• [Tasks to carry out]
- A) Using the thread on revamping the time series interface, state whether each statement agrees with it: (i) one requested field is atmospheric pCO2; (ii) the new fields are to go into the existing bgc suite; (iii) analysisSuite is supplied in the command line. Give yes or no for each, with the deciding words quoted.
- B) From the thread on revamping the time series interface, write out the passage starting with "In terms of" and going on through "analysisKeys.extend(bgcKeys)".

• [Extract]
Revamping time series interface to ease adding new pH analysis

ledm commented 1 year ago

Julien P. has requested that we add a few more fields to the analysis.

While this may seem like a simple task, I think it would be a good opportunity to re-vamp the analysis_timeseries and analysis_compare interfaces. I'm thinking of good ways to do this, and I'll add some ideas to this issue but it might be good to have a chat about it and come up with a plan.

Two sets of files:

replace list (physkeys, etc) with yaml lists of individual model keys
replace individual analysis with a yaml file that contains:
- all the input details
- info about coordinates
- info about obs
- etc

or a single long massive yaml file:

make a master analysis yaml with:
- list of switches to turn on and off individual keys
- list of keys
  - list of details for each key

or ... Something else?

The problem that I had before with this was that you can't include a function in yaml, only dicts. Will explain on the phone.

ledm commented 1 year ago

The fields that Julien wants are:

[ ] "RIV_ALK" : alk flux added,
[ ] "TOT_SHALK" : total alkalinity added (because we want to know how much is added in total)
[ ] "ATM_PCO2" : atmospheric pCO2
[ ] "CO2FLUX" : CO2 air-sea flux
[ ] "ATM_XCO2"
[ ] "OCN_PCO2"

I propose adding these into a new suite called Alkalinity or something

ledm commented 1 year ago

In terms of the interface, it currently works like this.

This is how analysis_timeseries creates a list of analyses to run:

bgcKeys = []
bgcKeys.append('N')  # WOA Nitrate
...
if analysisSuite.lower() in [ 'bgc',]:
    analysisKeys.extend(bgcKeys)

where analysisSuite is provided in the command line.

The details on how to run that analysis is then provided in a long function:

    if 'N' in analysisKeys:
        name = 'Nitrate'
        av[name]['modelFiles'] = listModelDataFiles(jobID, 'ptrc_T',
                                                    paths.ModelFolder_pref,
                                                    annual)

• [Provided data]

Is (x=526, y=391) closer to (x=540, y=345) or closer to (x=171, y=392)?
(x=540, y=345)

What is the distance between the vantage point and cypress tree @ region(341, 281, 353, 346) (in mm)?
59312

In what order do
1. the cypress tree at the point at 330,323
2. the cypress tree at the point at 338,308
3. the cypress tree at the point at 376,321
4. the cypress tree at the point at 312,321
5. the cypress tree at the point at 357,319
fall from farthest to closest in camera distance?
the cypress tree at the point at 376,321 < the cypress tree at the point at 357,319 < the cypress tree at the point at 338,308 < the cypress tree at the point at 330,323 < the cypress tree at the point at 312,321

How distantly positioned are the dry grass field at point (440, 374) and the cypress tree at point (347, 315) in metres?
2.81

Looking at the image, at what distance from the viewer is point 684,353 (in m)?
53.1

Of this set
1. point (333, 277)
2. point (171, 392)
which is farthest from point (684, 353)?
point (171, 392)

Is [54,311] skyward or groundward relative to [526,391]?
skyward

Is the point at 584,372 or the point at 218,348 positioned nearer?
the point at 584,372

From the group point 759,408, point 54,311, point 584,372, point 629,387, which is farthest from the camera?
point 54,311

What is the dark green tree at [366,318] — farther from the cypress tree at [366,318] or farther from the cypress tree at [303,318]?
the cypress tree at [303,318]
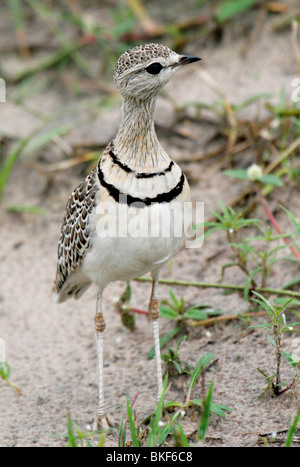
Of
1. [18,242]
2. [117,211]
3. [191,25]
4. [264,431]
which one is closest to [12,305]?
[18,242]

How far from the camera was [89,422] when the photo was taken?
321 centimetres

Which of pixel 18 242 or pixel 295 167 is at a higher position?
pixel 295 167

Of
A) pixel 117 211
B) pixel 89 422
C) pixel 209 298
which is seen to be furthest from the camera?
pixel 209 298

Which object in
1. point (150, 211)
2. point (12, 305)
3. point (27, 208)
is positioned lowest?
point (12, 305)

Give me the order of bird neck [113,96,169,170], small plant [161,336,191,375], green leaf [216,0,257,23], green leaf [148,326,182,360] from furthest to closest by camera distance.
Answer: green leaf [216,0,257,23] → green leaf [148,326,182,360] → small plant [161,336,191,375] → bird neck [113,96,169,170]

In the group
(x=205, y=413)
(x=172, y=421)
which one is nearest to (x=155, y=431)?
(x=172, y=421)

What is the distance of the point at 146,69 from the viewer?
9.46 ft

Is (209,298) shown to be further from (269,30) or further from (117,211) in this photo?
(269,30)

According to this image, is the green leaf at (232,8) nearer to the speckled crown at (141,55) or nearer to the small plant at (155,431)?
the speckled crown at (141,55)

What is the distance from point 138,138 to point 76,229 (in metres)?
0.56

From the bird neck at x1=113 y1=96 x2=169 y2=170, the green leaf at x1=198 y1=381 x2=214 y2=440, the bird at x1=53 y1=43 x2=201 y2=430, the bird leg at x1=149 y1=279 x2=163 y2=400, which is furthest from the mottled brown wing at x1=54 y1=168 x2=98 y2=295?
the green leaf at x1=198 y1=381 x2=214 y2=440

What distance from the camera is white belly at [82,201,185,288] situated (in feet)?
9.13

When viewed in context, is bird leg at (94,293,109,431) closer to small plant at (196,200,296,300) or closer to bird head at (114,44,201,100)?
small plant at (196,200,296,300)
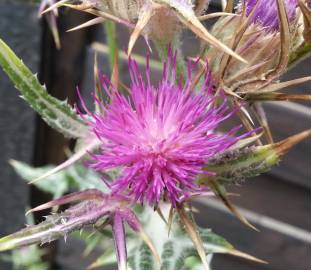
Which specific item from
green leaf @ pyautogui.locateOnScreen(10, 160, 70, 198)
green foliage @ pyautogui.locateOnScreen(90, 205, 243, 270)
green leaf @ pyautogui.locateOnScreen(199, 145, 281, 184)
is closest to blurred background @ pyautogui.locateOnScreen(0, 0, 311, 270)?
green leaf @ pyautogui.locateOnScreen(10, 160, 70, 198)

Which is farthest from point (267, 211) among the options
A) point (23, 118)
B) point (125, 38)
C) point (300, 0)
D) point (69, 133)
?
point (300, 0)

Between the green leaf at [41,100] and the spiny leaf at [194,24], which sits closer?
the spiny leaf at [194,24]

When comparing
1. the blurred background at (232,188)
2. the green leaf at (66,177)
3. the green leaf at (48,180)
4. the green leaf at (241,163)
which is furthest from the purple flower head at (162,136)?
the blurred background at (232,188)

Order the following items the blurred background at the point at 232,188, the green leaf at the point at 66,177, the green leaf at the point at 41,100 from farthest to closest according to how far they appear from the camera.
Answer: the blurred background at the point at 232,188
the green leaf at the point at 66,177
the green leaf at the point at 41,100

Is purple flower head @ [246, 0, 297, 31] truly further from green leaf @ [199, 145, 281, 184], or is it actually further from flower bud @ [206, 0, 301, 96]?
green leaf @ [199, 145, 281, 184]

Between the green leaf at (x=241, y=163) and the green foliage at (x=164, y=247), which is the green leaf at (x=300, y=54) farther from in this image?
the green foliage at (x=164, y=247)

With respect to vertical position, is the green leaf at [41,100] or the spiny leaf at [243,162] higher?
the green leaf at [41,100]

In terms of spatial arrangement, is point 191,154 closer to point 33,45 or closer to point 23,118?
point 33,45
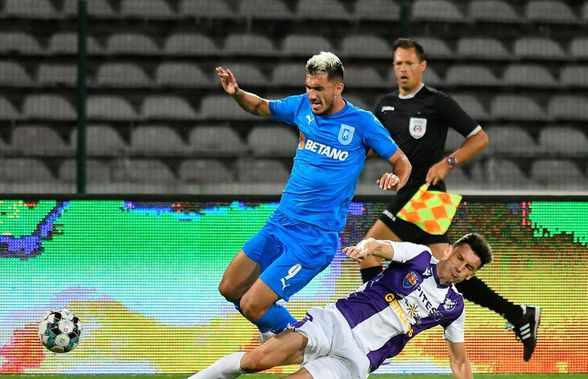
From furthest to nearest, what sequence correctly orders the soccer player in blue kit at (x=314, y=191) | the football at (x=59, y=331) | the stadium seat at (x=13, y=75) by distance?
the stadium seat at (x=13, y=75) → the football at (x=59, y=331) → the soccer player in blue kit at (x=314, y=191)

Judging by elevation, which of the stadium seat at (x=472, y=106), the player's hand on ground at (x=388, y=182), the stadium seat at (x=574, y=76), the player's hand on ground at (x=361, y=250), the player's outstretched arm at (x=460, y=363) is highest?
the stadium seat at (x=574, y=76)

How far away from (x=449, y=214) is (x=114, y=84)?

• [Worked answers]
- A)
(i) Yes: "ATM_PCO2" : atmospheric pCO2
(ii) No: "I propose adding these into a new suite called Alkalinity or something"
(iii) Yes: "where analysisSuite is provided in the command line."

- B)
In terms of the interface, it currently works like this.

This is how analysis_timeseries creates a list of analyses to run:

bgcKeys = []
bgcKeys.append('N')  # WOA Nitrate
...
if analysisSuite.lower() in [ 'bgc',]:
    analysisKeys.extend(bgcKeys)